GitHub PR Status Checks - 1 GitHub Org -> Several SonarCloud Orgs

Here’s my setup:

  • Azure DevOps Pipelines for builds
  • GitHub Enterprise for source control
  • SonarCloud CI tasks defined in build YAMLs

Here’s my problem:

  • One GitHub Enterprise organization is shared by several business units and managed by Share Services
  • However, each business unit has its own SonarCloud organization (all paid)

I want the SonarCloud CI tasks running in ADO to be able to post to the status checks of our GitHub pull requests. From looking at the documentation, this seems to require binding the one SonarCloud app for GitHub to a single SonarCloud organization.

If I was using ADO git, I would use a PAT token at the project level as a workaround. However, it seems that there’s no comparable configuration for GitHub.

How do I configure SonarCloud and/or my CI tasks to post statuses to GitHub PRs in this configuration?

Hi @jcgould ,
I am not sure that I fully understand your use case. Can you confirm that you want to “connect” one single GitHub Organisation to multiple SonarCloud organisation?
Also, in this GitHub organisation, do you need to decorate a single repo or multiple repo?

Kind regards,

We want multiple SonarCloud orgs to be able to decorate PRs in multiple repositories in a single GitHub organization. We use teams as a boundary in our single GitHub organization similar to how you’d use team projects as a boundary in a single Azure DevOps organization.
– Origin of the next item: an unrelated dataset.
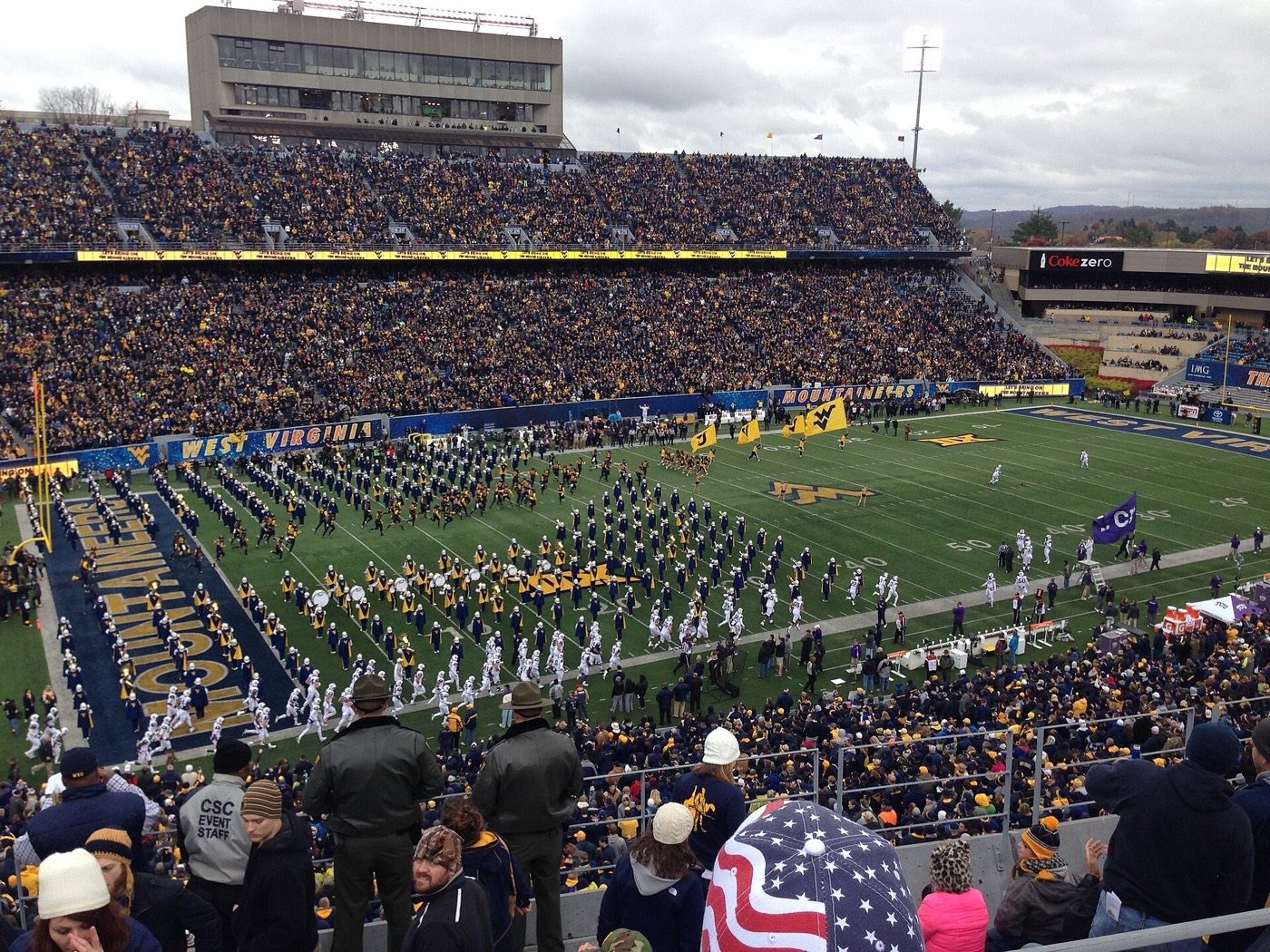 West Virginia football team enters Mountaineer Field at Milan Puskar Stadium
Our single GitHub organization is managed by a shared service organization. It contains repositories belonging to multiple business units. When a developer creates a repository, they invite their team (business unit) to that repository. However, each business unit has its own SonarCloud organization. This is partly because of politics but partly also because we don’t want to add the friction of a shared services organization managing Sonar for all business units.
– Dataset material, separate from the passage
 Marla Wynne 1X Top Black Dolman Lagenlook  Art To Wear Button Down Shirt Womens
Right now, I think this is supported in ADO - each team project could have its own SonarCloud org, because you can provide an ADO PAT at the Sonar org or project level. I think it’s even supported for GitHub in SonarQube, which takes the GitHub PAT as a parameter for the prepare task at CI time.

If I can’t make SonarCloud work this way, I’ll be forced to fall back to something ugly like using a build breaker to synchronously fail builds on quality gate failures.

I’ll add here that I’d be perfectly happy to run the Sonar scan with a GitHub Action instead of ADO CI, but I set that up and it doesn’t post back the status either.